Arapaho Peaks Picture Gallery
Click on the title for a full-sized picture.
The Approach
The approach hike took us from Junco Lake Trailhead over Caribou Pass to Lake Dorothy. Here we are approaching Caribou Pass at 11,800 feet.
Camp at Lake Dorothy
We made our camp at 12,061 feet, just west of Lake Dorothy. Mt. Neva and the remnant of the glacier that formed Lake Dorothy made a spectacular backdrop.
Our Objective
From our camp we could see our objective. South Arapaho is on the right at 13,397 feet. North Arapaho is to the left at 13,502 feet. The ridge running between them is one of the great classic traverses of the Colorado Rockies. The previous winter's snowpack was only 30% of normal, so by the time we arrived in August, there was no snow. The couloirs we had planned to climb were out of the question, so we opted for the route up the southeast ridge from the Arapaho Glacier Trail.
First Light
We started early on summit day, on the trail at 4:30. By first light we had reached Fourth of July Mine, some 700 feet below our campsite. Here we rested briefly and took on water--the last we would see until returning to this point late in the day.

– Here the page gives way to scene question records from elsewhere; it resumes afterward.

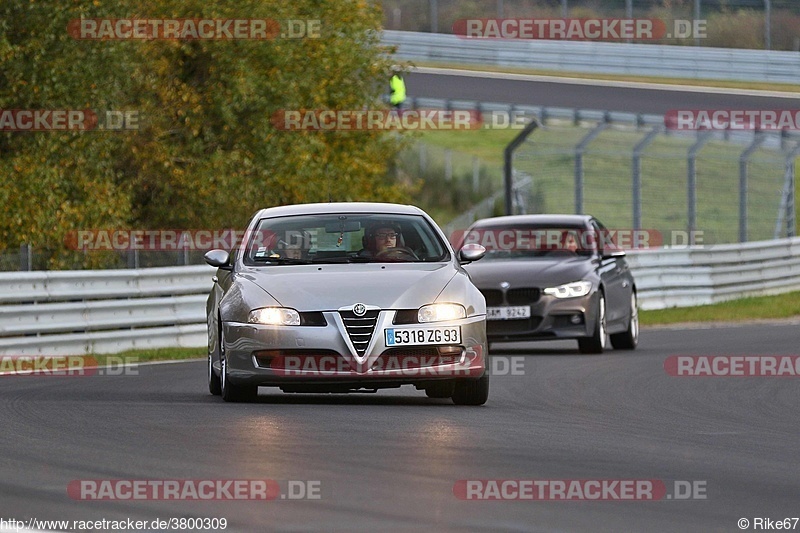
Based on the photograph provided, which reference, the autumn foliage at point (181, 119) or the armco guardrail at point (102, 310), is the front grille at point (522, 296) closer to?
the armco guardrail at point (102, 310)

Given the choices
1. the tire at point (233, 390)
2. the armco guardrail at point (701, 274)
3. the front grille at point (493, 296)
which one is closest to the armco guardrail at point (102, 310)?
the front grille at point (493, 296)

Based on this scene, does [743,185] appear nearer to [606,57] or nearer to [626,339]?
[626,339]

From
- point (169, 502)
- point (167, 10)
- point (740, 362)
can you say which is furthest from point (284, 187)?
point (169, 502)

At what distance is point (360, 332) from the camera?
1152 centimetres

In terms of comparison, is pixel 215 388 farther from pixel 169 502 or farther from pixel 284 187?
pixel 284 187

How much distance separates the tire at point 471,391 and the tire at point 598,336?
6.46 metres

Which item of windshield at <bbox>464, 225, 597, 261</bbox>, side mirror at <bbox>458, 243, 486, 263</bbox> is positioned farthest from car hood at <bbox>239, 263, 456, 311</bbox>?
windshield at <bbox>464, 225, 597, 261</bbox>

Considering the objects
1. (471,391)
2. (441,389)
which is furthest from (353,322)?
(441,389)

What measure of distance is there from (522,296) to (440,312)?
694 cm

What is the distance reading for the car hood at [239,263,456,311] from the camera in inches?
455

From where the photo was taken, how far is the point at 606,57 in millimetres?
52312

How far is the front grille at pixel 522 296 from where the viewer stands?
18.5 metres

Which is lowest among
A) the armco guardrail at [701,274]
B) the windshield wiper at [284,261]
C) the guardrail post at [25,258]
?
the armco guardrail at [701,274]

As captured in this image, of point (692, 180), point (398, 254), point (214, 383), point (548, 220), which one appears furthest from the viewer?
point (692, 180)
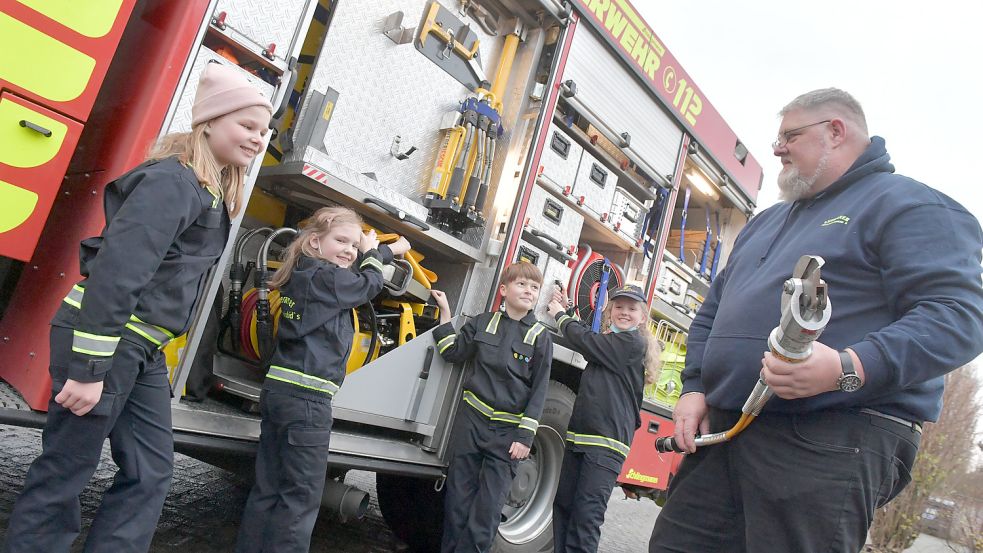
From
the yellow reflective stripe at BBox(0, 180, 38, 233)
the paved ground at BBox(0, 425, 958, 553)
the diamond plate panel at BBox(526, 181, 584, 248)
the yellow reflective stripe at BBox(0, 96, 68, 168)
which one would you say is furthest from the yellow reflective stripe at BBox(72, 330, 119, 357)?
the diamond plate panel at BBox(526, 181, 584, 248)

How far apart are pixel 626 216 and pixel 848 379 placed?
3492mm

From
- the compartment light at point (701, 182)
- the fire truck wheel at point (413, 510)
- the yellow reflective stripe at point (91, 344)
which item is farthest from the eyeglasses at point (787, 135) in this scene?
the compartment light at point (701, 182)

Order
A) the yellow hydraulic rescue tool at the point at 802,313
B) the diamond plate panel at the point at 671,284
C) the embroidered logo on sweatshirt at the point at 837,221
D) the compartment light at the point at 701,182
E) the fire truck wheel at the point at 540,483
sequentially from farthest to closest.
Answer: the compartment light at the point at 701,182 → the diamond plate panel at the point at 671,284 → the fire truck wheel at the point at 540,483 → the embroidered logo on sweatshirt at the point at 837,221 → the yellow hydraulic rescue tool at the point at 802,313

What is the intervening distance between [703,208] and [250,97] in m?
5.44

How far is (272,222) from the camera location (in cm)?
364

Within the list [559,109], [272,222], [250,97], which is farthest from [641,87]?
[250,97]

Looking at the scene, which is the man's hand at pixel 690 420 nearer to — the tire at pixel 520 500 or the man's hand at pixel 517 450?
the man's hand at pixel 517 450

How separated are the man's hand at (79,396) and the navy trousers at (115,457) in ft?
0.19

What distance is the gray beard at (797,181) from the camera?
181 centimetres

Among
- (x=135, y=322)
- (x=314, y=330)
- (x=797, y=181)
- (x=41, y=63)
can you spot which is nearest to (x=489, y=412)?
(x=314, y=330)

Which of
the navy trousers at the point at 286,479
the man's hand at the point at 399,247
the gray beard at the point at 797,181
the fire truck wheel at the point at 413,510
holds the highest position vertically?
the gray beard at the point at 797,181

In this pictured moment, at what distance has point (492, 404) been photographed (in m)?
3.35

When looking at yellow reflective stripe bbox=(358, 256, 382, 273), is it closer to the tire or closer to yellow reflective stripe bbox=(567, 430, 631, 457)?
the tire

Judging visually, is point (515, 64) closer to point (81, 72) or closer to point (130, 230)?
point (81, 72)
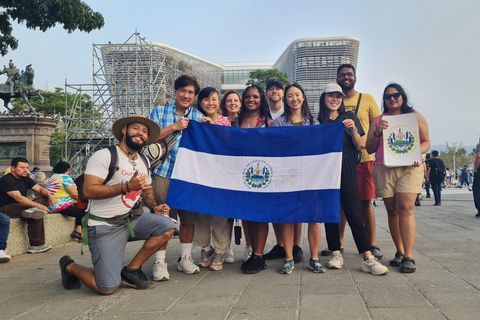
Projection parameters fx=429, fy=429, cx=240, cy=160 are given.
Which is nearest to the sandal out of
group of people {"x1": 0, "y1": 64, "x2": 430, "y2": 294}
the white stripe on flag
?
group of people {"x1": 0, "y1": 64, "x2": 430, "y2": 294}

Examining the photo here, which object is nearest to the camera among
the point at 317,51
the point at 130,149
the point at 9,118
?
the point at 130,149

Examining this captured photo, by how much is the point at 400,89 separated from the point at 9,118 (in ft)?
44.6

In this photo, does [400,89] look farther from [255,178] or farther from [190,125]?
[190,125]

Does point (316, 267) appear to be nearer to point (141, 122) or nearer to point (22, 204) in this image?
point (141, 122)

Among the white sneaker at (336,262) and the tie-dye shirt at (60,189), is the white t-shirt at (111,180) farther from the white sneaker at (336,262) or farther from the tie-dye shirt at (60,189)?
the tie-dye shirt at (60,189)

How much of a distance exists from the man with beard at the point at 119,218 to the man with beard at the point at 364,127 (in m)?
2.49

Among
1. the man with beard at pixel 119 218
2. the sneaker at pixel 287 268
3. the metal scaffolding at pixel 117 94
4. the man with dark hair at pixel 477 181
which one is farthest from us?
the metal scaffolding at pixel 117 94

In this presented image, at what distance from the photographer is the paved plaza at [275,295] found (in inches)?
125

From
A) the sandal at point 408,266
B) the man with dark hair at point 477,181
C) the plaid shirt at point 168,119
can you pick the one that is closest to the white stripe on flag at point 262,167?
the plaid shirt at point 168,119

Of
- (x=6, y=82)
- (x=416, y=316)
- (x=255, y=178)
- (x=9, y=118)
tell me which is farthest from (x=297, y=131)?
(x=6, y=82)

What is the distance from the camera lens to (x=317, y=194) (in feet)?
15.2

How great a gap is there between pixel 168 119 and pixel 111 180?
3.97 feet

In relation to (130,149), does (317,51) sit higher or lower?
higher

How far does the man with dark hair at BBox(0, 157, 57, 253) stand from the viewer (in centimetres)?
664
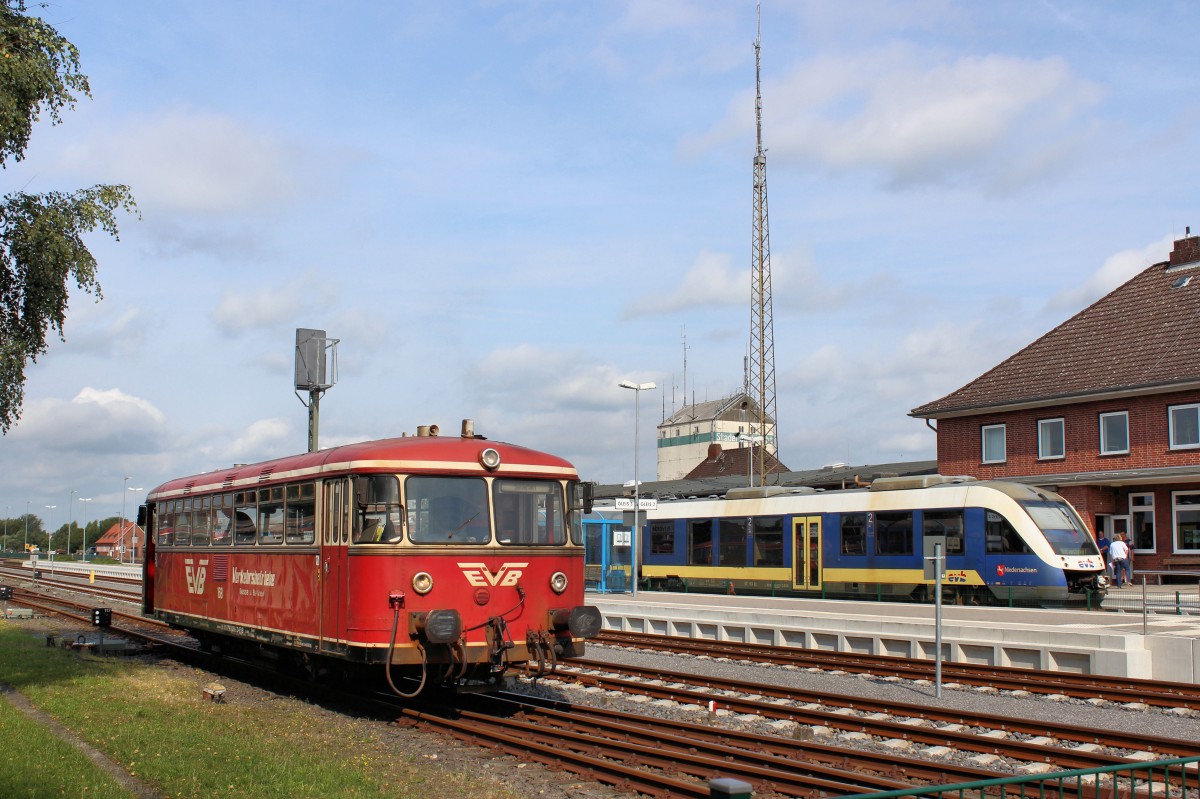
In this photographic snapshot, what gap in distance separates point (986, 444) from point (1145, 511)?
601 centimetres

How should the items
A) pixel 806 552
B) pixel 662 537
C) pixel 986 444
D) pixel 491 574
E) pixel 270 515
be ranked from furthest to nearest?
pixel 986 444 < pixel 662 537 < pixel 806 552 < pixel 270 515 < pixel 491 574

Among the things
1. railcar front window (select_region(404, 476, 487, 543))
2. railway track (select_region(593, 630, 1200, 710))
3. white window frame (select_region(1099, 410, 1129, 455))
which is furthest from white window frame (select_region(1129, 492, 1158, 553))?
railcar front window (select_region(404, 476, 487, 543))

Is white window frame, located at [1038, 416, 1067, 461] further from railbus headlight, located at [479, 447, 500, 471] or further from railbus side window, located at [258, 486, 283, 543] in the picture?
railbus side window, located at [258, 486, 283, 543]

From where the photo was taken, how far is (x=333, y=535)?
13227 mm

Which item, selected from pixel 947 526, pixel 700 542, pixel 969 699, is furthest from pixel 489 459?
pixel 700 542

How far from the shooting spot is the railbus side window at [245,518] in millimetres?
15766

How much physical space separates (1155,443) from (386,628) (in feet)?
87.2

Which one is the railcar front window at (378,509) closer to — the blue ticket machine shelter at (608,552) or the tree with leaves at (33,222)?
the tree with leaves at (33,222)

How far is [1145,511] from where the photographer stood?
32.6m

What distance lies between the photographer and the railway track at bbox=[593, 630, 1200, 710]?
1465 cm

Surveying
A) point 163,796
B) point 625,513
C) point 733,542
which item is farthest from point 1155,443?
point 163,796

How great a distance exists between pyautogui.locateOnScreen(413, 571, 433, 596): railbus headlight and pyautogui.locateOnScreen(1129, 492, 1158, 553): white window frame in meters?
25.9

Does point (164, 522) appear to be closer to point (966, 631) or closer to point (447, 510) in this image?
point (447, 510)

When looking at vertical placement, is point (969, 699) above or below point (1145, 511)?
below
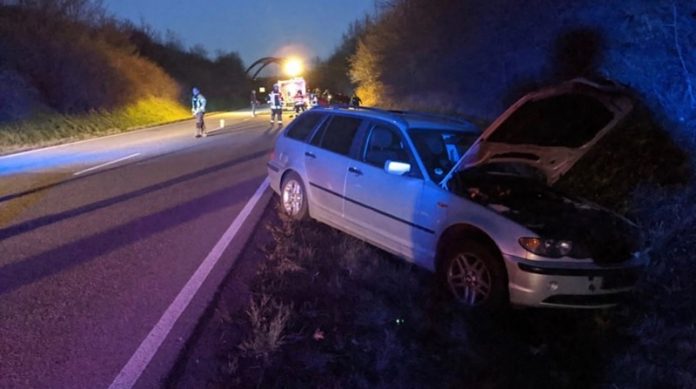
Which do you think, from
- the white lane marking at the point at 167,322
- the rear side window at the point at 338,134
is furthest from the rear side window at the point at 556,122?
the white lane marking at the point at 167,322

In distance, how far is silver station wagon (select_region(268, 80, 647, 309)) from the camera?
4359 mm

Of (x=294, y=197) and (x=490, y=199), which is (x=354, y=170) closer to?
(x=294, y=197)

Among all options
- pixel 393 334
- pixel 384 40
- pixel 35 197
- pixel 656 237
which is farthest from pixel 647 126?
pixel 384 40

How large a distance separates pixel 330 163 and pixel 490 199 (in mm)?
2240

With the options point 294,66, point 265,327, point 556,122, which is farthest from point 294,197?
point 294,66

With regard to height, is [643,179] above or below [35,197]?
above

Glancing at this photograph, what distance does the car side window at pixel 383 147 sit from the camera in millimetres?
5727

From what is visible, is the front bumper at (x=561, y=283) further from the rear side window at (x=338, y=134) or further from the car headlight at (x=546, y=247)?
the rear side window at (x=338, y=134)

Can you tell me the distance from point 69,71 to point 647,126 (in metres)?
30.9

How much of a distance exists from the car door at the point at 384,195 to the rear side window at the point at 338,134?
0.28m

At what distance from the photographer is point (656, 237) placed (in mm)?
5438

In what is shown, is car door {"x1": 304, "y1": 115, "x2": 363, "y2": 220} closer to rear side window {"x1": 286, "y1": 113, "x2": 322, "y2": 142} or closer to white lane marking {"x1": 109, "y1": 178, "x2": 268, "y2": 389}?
rear side window {"x1": 286, "y1": 113, "x2": 322, "y2": 142}

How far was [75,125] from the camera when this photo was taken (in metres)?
27.6

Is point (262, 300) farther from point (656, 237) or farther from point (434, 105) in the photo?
point (434, 105)
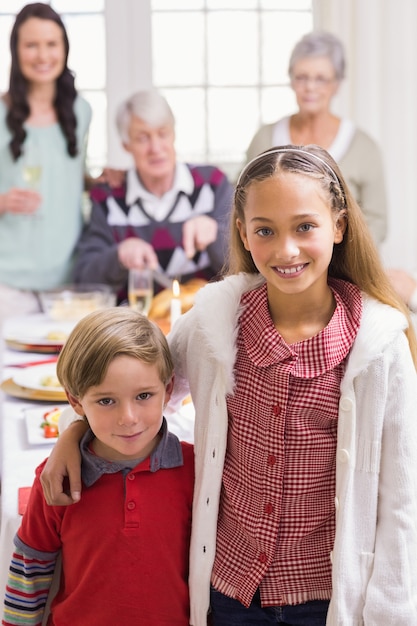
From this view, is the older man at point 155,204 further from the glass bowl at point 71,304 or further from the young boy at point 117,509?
the young boy at point 117,509

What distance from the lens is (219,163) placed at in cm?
430

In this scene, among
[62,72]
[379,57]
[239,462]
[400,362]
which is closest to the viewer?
[400,362]

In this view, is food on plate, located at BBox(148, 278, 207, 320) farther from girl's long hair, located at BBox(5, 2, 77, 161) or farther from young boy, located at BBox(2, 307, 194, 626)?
girl's long hair, located at BBox(5, 2, 77, 161)

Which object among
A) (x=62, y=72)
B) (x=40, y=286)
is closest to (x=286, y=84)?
(x=62, y=72)

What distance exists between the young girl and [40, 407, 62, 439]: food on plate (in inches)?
14.2

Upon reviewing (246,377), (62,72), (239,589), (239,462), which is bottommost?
(239,589)

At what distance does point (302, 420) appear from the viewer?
1.28 metres

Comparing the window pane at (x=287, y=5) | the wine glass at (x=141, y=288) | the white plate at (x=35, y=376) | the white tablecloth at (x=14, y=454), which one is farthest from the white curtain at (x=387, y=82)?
the white tablecloth at (x=14, y=454)

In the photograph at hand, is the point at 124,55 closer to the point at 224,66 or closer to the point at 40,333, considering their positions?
the point at 224,66

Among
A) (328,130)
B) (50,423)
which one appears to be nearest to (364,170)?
(328,130)

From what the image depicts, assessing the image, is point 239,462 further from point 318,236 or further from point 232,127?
point 232,127

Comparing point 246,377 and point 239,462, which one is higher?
point 246,377

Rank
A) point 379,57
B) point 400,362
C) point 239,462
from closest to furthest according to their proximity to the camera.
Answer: point 400,362, point 239,462, point 379,57

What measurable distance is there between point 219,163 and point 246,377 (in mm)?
3060
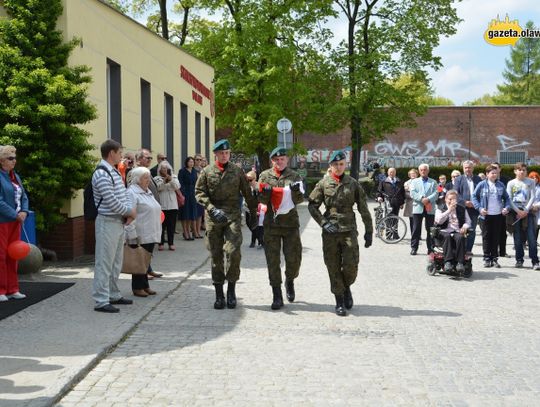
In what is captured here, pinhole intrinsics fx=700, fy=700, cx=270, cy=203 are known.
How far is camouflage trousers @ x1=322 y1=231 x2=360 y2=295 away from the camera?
7934mm

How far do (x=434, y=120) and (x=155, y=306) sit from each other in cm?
4992

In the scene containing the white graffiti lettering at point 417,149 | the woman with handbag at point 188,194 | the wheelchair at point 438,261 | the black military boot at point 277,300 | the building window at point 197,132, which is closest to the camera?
the black military boot at point 277,300

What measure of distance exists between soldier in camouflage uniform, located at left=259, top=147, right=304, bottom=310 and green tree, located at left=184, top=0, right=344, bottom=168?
83.9ft

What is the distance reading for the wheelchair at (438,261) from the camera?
1092cm

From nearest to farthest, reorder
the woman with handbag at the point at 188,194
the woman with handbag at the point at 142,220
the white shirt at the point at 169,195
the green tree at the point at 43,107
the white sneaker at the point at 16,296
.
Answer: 1. the white sneaker at the point at 16,296
2. the woman with handbag at the point at 142,220
3. the green tree at the point at 43,107
4. the white shirt at the point at 169,195
5. the woman with handbag at the point at 188,194

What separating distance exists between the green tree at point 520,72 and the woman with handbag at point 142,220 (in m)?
69.7

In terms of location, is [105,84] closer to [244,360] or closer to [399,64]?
[244,360]

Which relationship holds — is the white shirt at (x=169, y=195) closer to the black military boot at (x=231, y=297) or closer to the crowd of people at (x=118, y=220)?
the crowd of people at (x=118, y=220)

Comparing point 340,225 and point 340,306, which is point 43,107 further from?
point 340,306

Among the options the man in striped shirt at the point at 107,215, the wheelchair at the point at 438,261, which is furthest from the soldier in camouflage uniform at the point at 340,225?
the wheelchair at the point at 438,261

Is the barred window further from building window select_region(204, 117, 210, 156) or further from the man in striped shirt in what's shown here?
the man in striped shirt

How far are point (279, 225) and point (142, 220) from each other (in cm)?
174

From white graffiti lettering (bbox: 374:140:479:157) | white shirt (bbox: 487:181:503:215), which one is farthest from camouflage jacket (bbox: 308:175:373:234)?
white graffiti lettering (bbox: 374:140:479:157)

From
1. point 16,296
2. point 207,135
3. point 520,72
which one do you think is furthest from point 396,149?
point 16,296
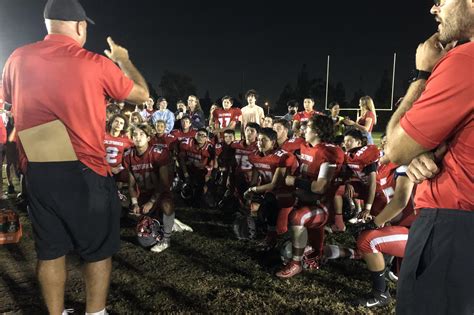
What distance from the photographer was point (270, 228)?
4844 mm

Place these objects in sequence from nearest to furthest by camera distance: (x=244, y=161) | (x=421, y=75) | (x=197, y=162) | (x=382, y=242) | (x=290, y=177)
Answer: (x=421, y=75), (x=382, y=242), (x=290, y=177), (x=244, y=161), (x=197, y=162)

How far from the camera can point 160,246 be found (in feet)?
15.8

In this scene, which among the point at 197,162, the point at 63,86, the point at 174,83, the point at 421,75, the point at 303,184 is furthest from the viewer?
the point at 174,83

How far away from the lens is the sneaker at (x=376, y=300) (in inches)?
133

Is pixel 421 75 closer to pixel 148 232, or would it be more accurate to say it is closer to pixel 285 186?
pixel 285 186

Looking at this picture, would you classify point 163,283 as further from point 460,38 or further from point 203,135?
point 203,135

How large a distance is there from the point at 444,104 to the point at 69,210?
6.90 ft

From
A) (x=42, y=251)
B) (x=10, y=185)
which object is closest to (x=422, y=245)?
(x=42, y=251)

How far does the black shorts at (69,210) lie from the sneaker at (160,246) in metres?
2.40

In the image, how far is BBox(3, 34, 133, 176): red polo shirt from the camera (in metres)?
2.17

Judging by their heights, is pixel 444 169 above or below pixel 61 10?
below

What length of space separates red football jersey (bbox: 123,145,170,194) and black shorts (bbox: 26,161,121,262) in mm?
2901

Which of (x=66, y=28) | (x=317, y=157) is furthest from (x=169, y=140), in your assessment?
(x=66, y=28)

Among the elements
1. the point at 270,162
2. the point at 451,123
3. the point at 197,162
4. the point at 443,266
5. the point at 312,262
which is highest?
the point at 451,123
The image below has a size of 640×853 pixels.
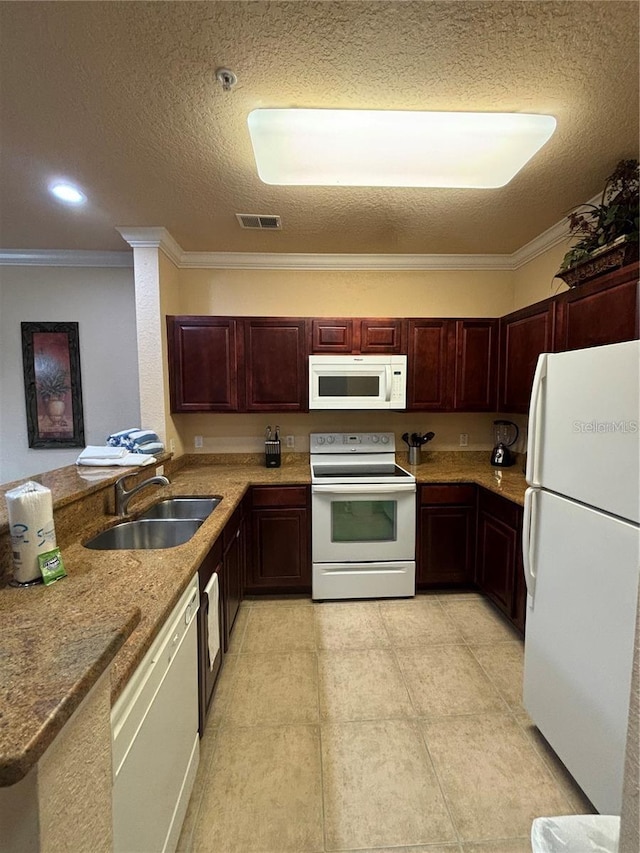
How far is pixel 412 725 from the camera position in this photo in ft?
5.41

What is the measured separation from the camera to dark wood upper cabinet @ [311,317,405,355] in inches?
112

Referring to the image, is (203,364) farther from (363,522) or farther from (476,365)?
(476,365)

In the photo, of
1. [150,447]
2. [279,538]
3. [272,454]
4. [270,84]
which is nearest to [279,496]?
[279,538]

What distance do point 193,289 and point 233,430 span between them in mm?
1271

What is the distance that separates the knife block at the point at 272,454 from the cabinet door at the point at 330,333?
867 mm

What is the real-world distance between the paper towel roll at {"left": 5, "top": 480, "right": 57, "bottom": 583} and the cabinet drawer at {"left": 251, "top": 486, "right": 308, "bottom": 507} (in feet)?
5.08

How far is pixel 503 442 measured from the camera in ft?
10.3

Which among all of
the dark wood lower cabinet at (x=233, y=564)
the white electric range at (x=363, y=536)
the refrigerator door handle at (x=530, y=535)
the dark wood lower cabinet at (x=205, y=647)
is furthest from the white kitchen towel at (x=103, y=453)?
the refrigerator door handle at (x=530, y=535)

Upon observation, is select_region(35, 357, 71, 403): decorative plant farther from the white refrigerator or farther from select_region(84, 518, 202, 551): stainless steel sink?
the white refrigerator

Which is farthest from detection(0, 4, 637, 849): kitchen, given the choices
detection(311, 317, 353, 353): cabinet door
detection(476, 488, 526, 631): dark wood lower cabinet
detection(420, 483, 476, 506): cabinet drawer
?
detection(476, 488, 526, 631): dark wood lower cabinet

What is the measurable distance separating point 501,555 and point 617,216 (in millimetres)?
1976

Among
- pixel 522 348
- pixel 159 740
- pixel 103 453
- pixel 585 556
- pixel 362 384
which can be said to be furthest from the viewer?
pixel 362 384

By dawn we were well above treeline and approaching Glacier Point, a shallow saddle at the base of South Arapaho. On the other side of the pass was the grand Arapaho Glacier. There are some good pictures of the glacier on the Colorado 2002 picture gallery.
Climbing the South Peak
From the saddle ovelooking the Arapaho Glacier we climbed up the edge of the glacier-carved precipice towards the summit of South Arapaho. The climbing was not technically difficult but at 13,000 feet it took a lot of breathing!
Approaching the Summit
As we approached the summit of South Arapaho, we could see Lake Dorothy nestled at the foot of Mt Neva--a long way away, and far below us. With binoculars we could make out our brightly colored tents.
Arriving at the South Arapaho Peak
As we approached the top, South Arapaho threw a few false summit teasers at us, but finally we climbed up to the real thing.
Shelter at the Summit
Throughout our climb the weather was fantastically clear, with a brilliant blue sky--but a fierce, cold wind whipped at us constantly. A rock shelter at the south summit provided welcome relief.
The Arapaho Traverse
From the south summit, the ridge connecting to the north summit stretched before us. The total elevation gain along the ridge is relatively small, but three imposing gendarmes block the way. In order to complete the traverse we needed to find a way over or around each of them.
On the Traverse
After a brief rest at the South Summit, the traverse party suited up, packed the technical gear, and started out across the traverse. As we picked our way across the ridge, the wind threatened to blow us right off the mountain.
The Chimney
We found our way over the first gendarme by climbing this chimney up to a point near its peak and then working our way around the side. The second gendarme required a roped ascent right over the top, but in the wind we were too busy negotiating the climb to take any pictures!
Far out on the traverse, routefinding became more challenging. On the return we really wanted to avoid going over the top of the second gendarme, so we found a way far below on the west side of the ridge.
The "Summit"
Although we were very close to the actual summit of North Arapaho Peak, we decided to stop short. The wind was very fierce, altitude was taking its toll, and under the circumstances the technical challenges seemed too risky. So we declared this point the summit, celebrated our success, and headed back across the ridge to the South Peak to rejoin the members of the party waiting for us there.
A Long Way Home
After descending from the south peak, we still had a long way to go to get back to camp--and from Fourth of July Mine, it was uphill!.
A Last Rest Stop
The slog up to Arapaho Pass from Fourth of July Mine went slowly but steadily. Here we take a last rest stop before the final push into camp. The Arapaho Peaks and our route are in the background.
Lake Dorothy
After a good night's rest, we reluctantly left our beautiful campsite at Lake Dorothy and began our return to Junco Lake. On the way back we climbed Satanta Peak for a terrific view of the Indian Peaks Wilderness.
Ross Celebrates
Back at Stillwater, Ross celebrates a succesful climb.